The spatial profile of the SON layer can be obtained by doing a line-scan across the SON layer with starting and ending points in the epoxy and fiber, respectively. For every point along the scanning line, the detected SH intensity is related to the SON χ (2) through P(2ω)∝(P(ω)χ (2))2. Therefore, the SON profile can be obtained by taking the square root of the measured SH signal. The result is shown in Fig. 2. The SON profile is not symmetric but sharper on the side closer to the anode and tails more slowly into the bulk of the silica fiber. This is expected, as the frozen-in field is generally believed to be formed between an externally injected hydrogenated species such as H+ or H3O+ and the immobile negative charges left behind in the so-called depletion region after the mobile cations (mainly alkali ions like Na+) have migrated to the cathode . As the mobility of the hydrogenated species is 3 to 4 orders of magnitude lower than that of Na+, in the short poling time, they are distributed only in a very thin layer beneath the anode. Suppose the density of the negative charges in the depletion region is N, then the theory-predicted SON profile should be featured by a step jump to its peak value at the hydrogenated species layer, followed by a linear decrease deeper into the sample with a slope of eN/ε, where ε is the dielectric permittivity of the silica glass. The experimental result is in accordance with this trend. It is also consistent with the result reported by others through simultaneously monitoring of both the SH signal and the removed thickness of the poled sample in HF . The full width at half maximum (FWHM) of this profile was measured to be around 3.2 µm.
The position of the SON layer relative to the anode surface can also be deduced from the line-scan results.
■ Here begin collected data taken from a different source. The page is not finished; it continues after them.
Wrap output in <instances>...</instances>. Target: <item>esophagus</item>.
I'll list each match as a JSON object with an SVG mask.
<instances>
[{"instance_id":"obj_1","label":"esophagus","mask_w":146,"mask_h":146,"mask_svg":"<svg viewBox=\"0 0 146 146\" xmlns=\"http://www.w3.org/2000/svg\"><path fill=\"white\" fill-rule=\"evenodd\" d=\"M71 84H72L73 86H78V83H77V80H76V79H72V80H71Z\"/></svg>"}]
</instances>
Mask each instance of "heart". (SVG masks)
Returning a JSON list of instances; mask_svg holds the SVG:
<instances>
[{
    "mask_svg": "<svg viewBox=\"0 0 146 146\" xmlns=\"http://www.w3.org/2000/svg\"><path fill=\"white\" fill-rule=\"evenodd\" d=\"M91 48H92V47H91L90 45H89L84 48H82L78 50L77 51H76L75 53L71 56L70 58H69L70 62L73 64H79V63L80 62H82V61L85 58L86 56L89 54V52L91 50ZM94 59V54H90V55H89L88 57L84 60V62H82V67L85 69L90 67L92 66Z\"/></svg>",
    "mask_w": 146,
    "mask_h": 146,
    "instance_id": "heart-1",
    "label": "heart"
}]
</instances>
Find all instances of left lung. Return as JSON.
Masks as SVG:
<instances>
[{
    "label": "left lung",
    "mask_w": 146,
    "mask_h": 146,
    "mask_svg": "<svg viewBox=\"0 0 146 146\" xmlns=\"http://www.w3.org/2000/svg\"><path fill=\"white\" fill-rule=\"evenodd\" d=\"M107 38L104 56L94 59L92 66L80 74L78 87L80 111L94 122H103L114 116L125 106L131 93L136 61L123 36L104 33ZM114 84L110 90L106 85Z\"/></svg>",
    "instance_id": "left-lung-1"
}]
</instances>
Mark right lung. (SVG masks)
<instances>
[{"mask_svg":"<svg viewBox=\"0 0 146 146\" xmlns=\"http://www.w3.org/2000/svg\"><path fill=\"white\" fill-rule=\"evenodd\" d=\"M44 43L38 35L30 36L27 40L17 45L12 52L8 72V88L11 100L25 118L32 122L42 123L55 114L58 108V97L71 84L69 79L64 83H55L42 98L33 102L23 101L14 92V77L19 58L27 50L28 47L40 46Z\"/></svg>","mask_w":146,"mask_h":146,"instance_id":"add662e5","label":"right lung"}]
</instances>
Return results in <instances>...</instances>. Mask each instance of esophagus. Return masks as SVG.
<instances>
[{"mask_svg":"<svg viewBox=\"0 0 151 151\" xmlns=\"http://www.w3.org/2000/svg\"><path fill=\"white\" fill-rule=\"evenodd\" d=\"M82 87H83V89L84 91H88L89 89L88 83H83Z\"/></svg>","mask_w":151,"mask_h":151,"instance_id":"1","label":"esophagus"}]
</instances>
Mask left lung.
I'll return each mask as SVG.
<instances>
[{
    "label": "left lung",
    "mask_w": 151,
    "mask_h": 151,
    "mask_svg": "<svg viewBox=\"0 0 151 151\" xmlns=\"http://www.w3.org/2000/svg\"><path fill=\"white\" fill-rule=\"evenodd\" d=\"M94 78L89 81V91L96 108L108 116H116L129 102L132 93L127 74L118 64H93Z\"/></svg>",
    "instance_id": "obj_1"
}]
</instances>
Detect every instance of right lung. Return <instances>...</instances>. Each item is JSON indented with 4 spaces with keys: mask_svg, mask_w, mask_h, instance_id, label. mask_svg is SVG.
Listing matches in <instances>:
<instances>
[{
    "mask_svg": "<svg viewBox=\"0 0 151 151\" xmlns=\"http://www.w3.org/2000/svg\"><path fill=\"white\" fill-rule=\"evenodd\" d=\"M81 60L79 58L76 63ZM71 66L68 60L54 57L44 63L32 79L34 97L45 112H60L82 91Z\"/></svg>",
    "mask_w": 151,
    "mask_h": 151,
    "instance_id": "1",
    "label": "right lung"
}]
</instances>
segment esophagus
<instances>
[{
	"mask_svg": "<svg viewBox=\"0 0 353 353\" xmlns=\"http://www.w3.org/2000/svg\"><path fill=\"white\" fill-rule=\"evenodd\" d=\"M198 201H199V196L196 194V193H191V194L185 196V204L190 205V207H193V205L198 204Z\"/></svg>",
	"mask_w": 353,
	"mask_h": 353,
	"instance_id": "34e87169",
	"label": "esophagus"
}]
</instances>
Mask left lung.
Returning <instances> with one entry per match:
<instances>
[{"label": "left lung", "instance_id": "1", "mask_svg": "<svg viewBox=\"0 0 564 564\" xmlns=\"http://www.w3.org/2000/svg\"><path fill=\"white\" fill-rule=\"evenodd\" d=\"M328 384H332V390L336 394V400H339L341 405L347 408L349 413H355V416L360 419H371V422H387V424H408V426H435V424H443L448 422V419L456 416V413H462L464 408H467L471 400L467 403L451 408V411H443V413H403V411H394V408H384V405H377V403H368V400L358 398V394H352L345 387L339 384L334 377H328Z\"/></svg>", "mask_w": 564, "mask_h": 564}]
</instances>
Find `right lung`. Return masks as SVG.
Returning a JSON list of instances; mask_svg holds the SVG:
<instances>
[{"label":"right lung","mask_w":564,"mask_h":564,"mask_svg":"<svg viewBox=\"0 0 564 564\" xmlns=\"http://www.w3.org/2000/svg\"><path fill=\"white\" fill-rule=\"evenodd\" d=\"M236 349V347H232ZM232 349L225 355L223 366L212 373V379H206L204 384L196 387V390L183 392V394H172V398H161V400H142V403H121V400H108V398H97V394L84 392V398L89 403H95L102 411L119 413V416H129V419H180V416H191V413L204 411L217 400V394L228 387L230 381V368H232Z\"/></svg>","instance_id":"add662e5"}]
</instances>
An interesting point is to see how the SON layer shifts away from the anode with poling time. To do this, we poled a few samples for different time periods. The result is shown in Fig. 3. The SON layer moves further into the bulk of the fiber when the poling time increases. This can be explained by the migration of the less mobile hydrogenated species to the cathode driven by the strong internal electric field existing within the depletion region.
3.2 Effect of the uncertainty in the position of the metal wire on the SON profile
It has been briefly mentioned that the SON layer is not always symmetrically distributed around the line joining the closest points between the anode hole and the flat. Our hypothesis is that this is due to varying position of the metal wire electrode in the anode hole caused by the curving of the Al wire, as the wire (50 µm in diameter) is smaller than the hole. In the process of inserting the Al wire into the hole, the wire inevitably curved slightly and was not always located in the exact geometric center of the hole. Such configuration will result in the possibility that the maximum electric field is formed elsewhere from the closest region between the anode hole and the flat. In some cases we even observed a ring shaped SON profile, as shown in Fig. 4. Because it is desirable to achieve optimum overlap between the SON and the fiber core, this uncertainty will need to be reduced to manufacture repeatable devices. Choosing a metal wire with a diameter closely matching that of the hole or even using a liquid metal wire may help solve this problem .
3.3 Comparison between SH and HF etching results
The etching rate of silica glass in HF is affected by the presence of electric field and this has been exploited to characterize the SON region both in bulk silica and optical fibers [9,14,15]. As the SH microscopy presents the real visualization of the SON profile, it is interesting and important to compare the results from these two techniques.
To do this, a poled fiber sample was first characterized with SH microscopy. Then it was etched in 10 % (in volume) HF acid for 3 min and observed with an optical microscope (OM). Results are shown in Fig. 5. In Fig. 5(a) is the SH overlay image from channels 1 and 2. The green line across the SON layer is the scanning line for profile quantification. For a proper comparison, the sample on the specimen stage of the OM was so adjusted as to achieve the same position relative to the micrograph as in SH microscopy. Careful comparison between Figs. 5(a) and 5(b) shows that the results about the SON distribution from the two techniques are in excellent agreement. But of course, the SH microscopy can provide more information about the SON profile. It can be also seen that, there is a discontinuity on the etched layer, which can also be vaguely seen in the corresponding section of the SON layer from the SH microscopy, where the SH signal is very weak due to the perpendicularity between the frozen-in electric field and the polarization of the input fundamental laser beam.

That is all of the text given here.